Figure 5. Ctn RNA forms enlarged foci in proteasome-inhibited cells.

(A) Schematic showing the experimental design. (B) RNA-FISH analysis of Ctn RNA (green) and Neat1 (red) localization in control (DMSO-treated) and MG132-treated transformed WT-MEFs. Scale bar indicates 10 μm. DNA is counterstained with DAPI (blue). (C) RT-qPCR analysis of Neat1 RNA levels in control (DMSO-treated) and MG132-treated transformed WT-MEFs. (D) RT-qPCR analysis of Ctn RNA levels in control (DMSO-treated) and MG132-treated transformed WT-MEFs. Gapdh was used as the normalization control in RT-qPCR experiments. Error bars in (C,D) represent mean ± SD of three independent experiments. ***P < 0.001, *P < 0.05 using Student’s t test.

Figure 6. Intra-paraspeckle localization of Ctn RNA.
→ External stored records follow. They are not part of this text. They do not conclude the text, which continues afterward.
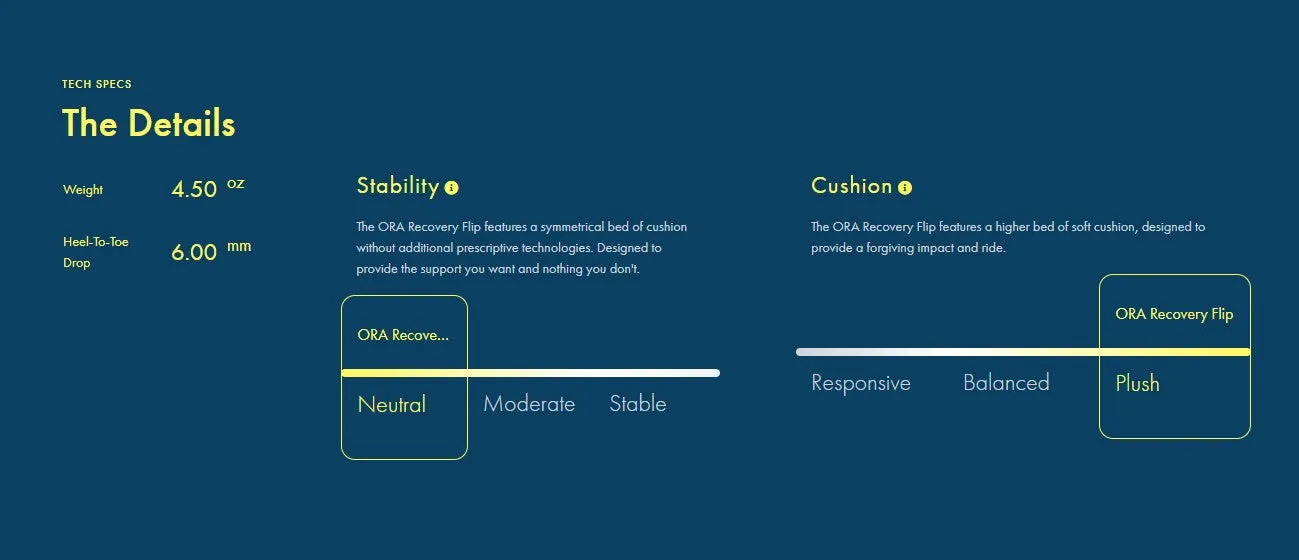 TECH SPECS

The Details

Weight 4.50 oz

Heel-To-Toe Drop 6.00 mm

Stability

The ORA Recovery Flip features a symmetrical bed of cushion without additional prescriptive technologies. Designed to provide the support you want and nothing you don't.

ORA Recove...

Neutral Moderate Stable

Cushion

The ORA Recovery Flip features a higher bed of soft cushion, designed to provide a forgiving impact and ride.

ORA Recovery Flip

Responsive Balanced Plush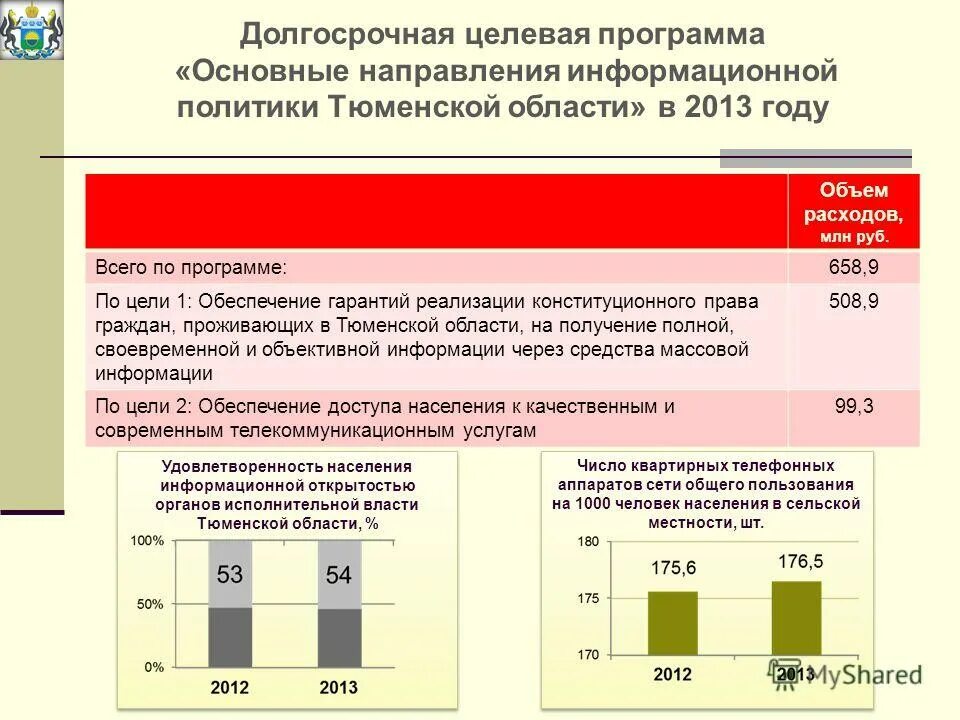 Долгосрочная целевая программа «Основные направления информационной политики Тюменской области» в 2013 году

| | Объем расходов, млн руб. |
|---|---|
| Всего по программе: | 658,9 |
| По цели 1: Обеспечение гарантий реализации конституционного права граждан, проживающих в Тюменской области, на получение полной, своевременной и объективной информации через средства массовой информации | 508,9 |
| По цели 2: Обеспечение доступа населения к качественным и современным телекоммуникационным услугам | 99,3 |

Удовлетворенность населения информационной открытостью органов исполнительной власти Тюменской области, %

100%
50%
0%
53
54
2012
2013

Число квартирных телефонных аппаратов сети общего пользования на 1000 человек населения в сельской местности, шт.

180
175
170
175,6
176,5
2012
2013

MyShared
(A) Super-resolution structured illumination microscopy (SR-SIM) of Ctn RNA (green) and Neat1 (red) localization in DRB recovered and MG132-treated transformed WT-MEFs. Scale bar indicates 10 μm. Arrow (a–h) indicates paraspeckle where Ctn RNA does not show co-localization with Neat1. (B,C) Co-localization of a single paraspeckle in (B) DRB recovered and (C) MG132-treated transformed WT-MEF. (D,E) Quantitation of Ctn RNA and Neat1 co-localization in (Da–c) DRB recovered and (Ea–c) MG132 treated transformed WT-MEFs (performed using ZEN 2012). Numbers in image indicate the specific paraspeckle analyzed and corresponds to the number mentioned in the graph. For example, “1” in image refers to “paraspeckle 1” in graph.